Türkiye hükümeti her ne kadar yaptığı savunmalarda bu yeni gelişmelerin AİHM kararını bertaraf ettiğini sav etse de, Bakanlar Komitesi tespit edilen ihlallerin sürdüğü görüşünü korudu. Hükümetin savlarının bilakis Aralık 2019’dan bu yana geçen süreçte Kavala hakkında yeni bir kanıt ortaya konamadı, aranan hata bulunamadı. Her türlü yargı teamülünün yerle bir edildiği bu dört yıllık süreç boyunca Kavala’nın tahliyesinin yolunu açacak her dönemeçte yeni bir mazeret yaratıldı.

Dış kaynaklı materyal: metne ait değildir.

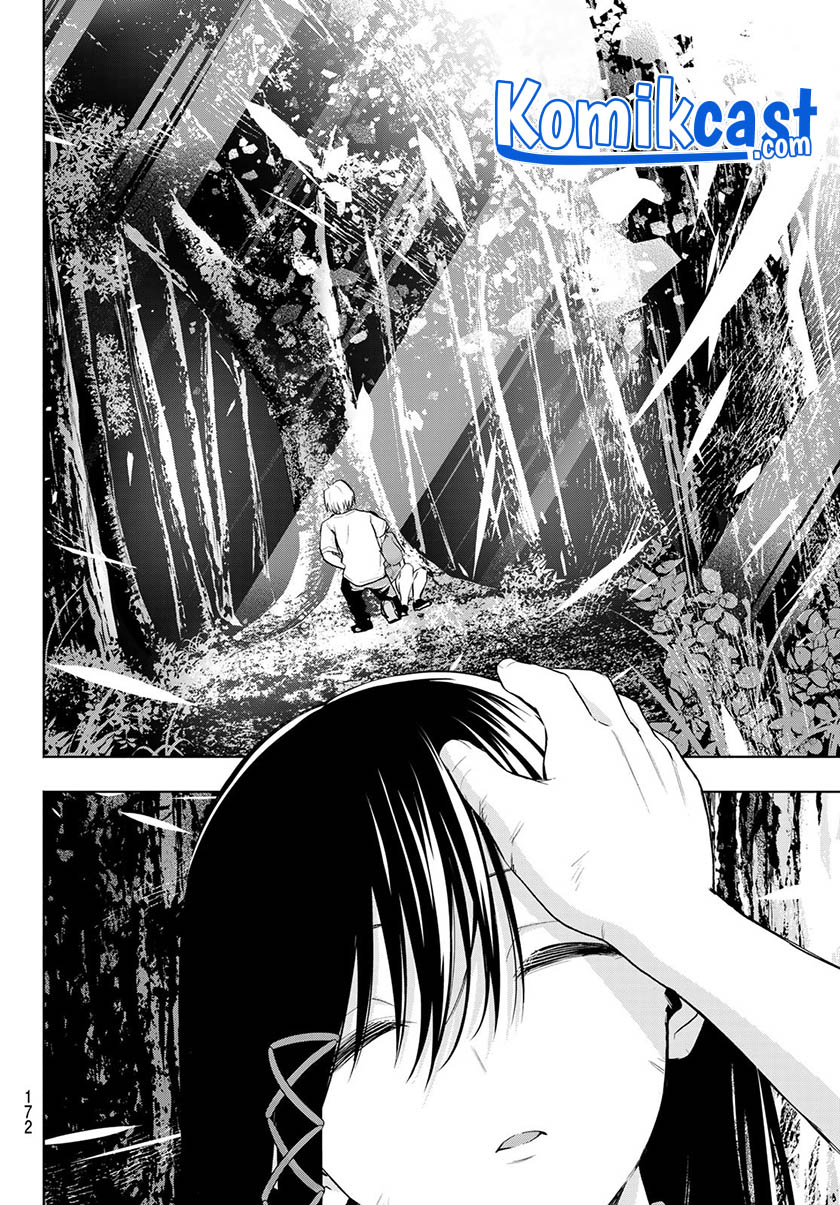Chapter 39 - halaman 18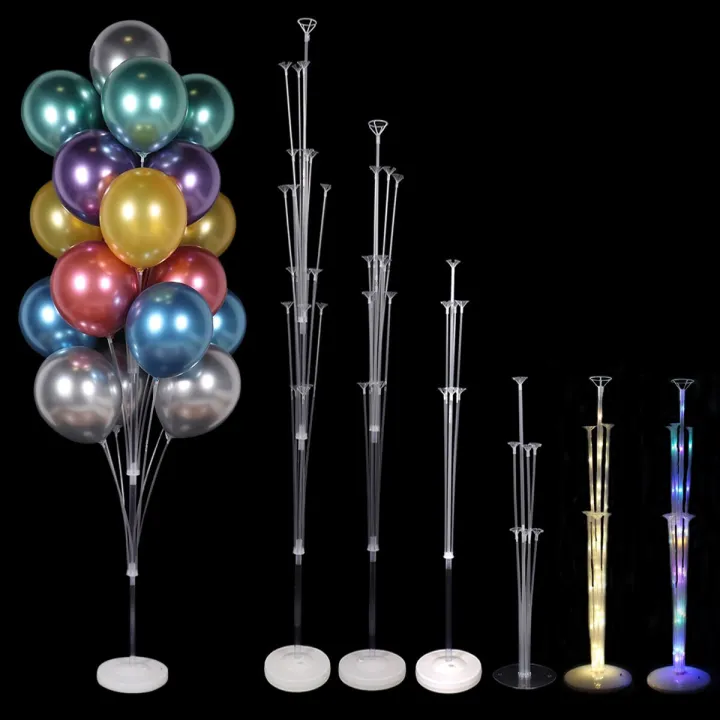 50-210cm%20Balloon%20Scalable%20Column%20Ballon%20Telescopic%20Rod%20Stand%20For%20Wedding%20Birthday%20Party%20Decoration%20Baby%20Shower%20Party%20Supplies%20-%20Image%205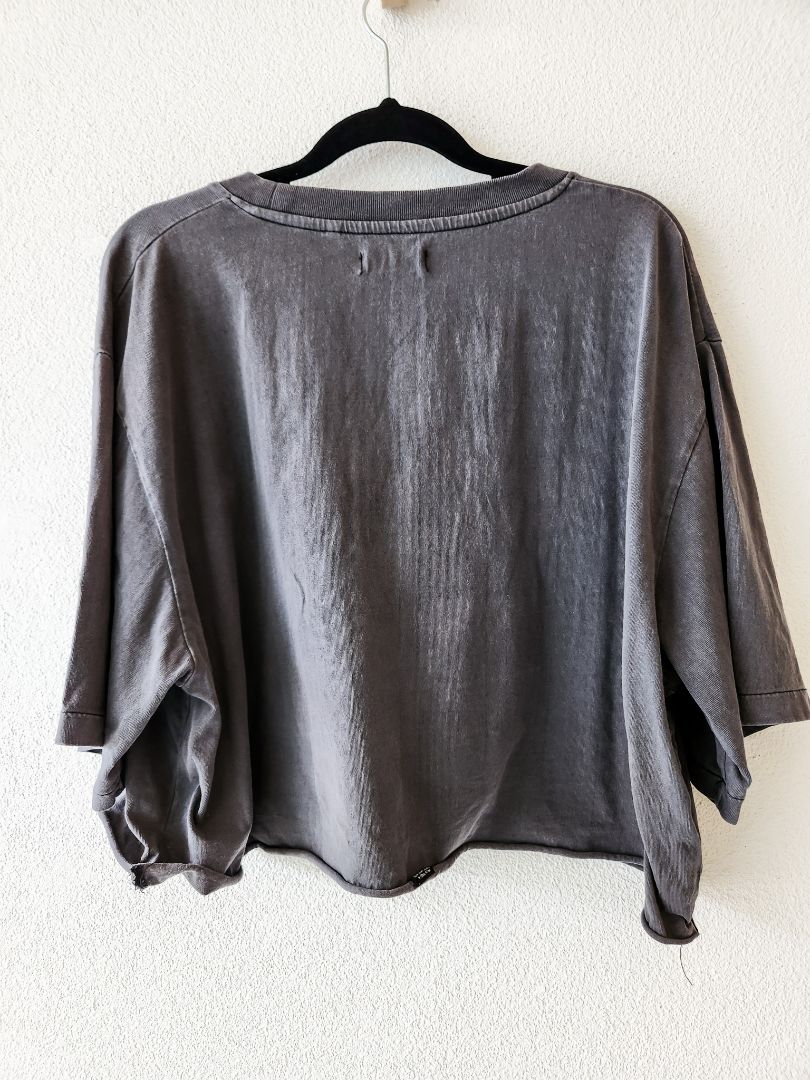 Thrills Top L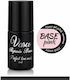 Vasco Base Coat για Ημιμόνιμα Βερνίκια 6ml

Biz, imzacı insan hakları örgütleri olarak, AİHM kararının derhal uygulanarak Osman Kavala’nın tahliye edilmesini talep ediyor; aksi takdirde Komite’yi ilgili AİHM kararının uygulanması için gerekli tüm önlemleri almaya çağırıyoruz.”
AİHM, Kavala’nın derhal hür bırakılmasını istemişti
Anayasa Mahkemesi (AYM), Osman Kavala’nın Seyahat Parkı Davası’ndan tutukluluğuna yönelik başvurusunu, 22 Mayıs 2019’da reddetmişti. Bunun üzerine Kavala’nın avukatları AİHM’e başvurmuştu.
AİHM, 10 Aralık 2019 tarihli kararında Kavala’nın derhal özgür bırakılmasını istemişti.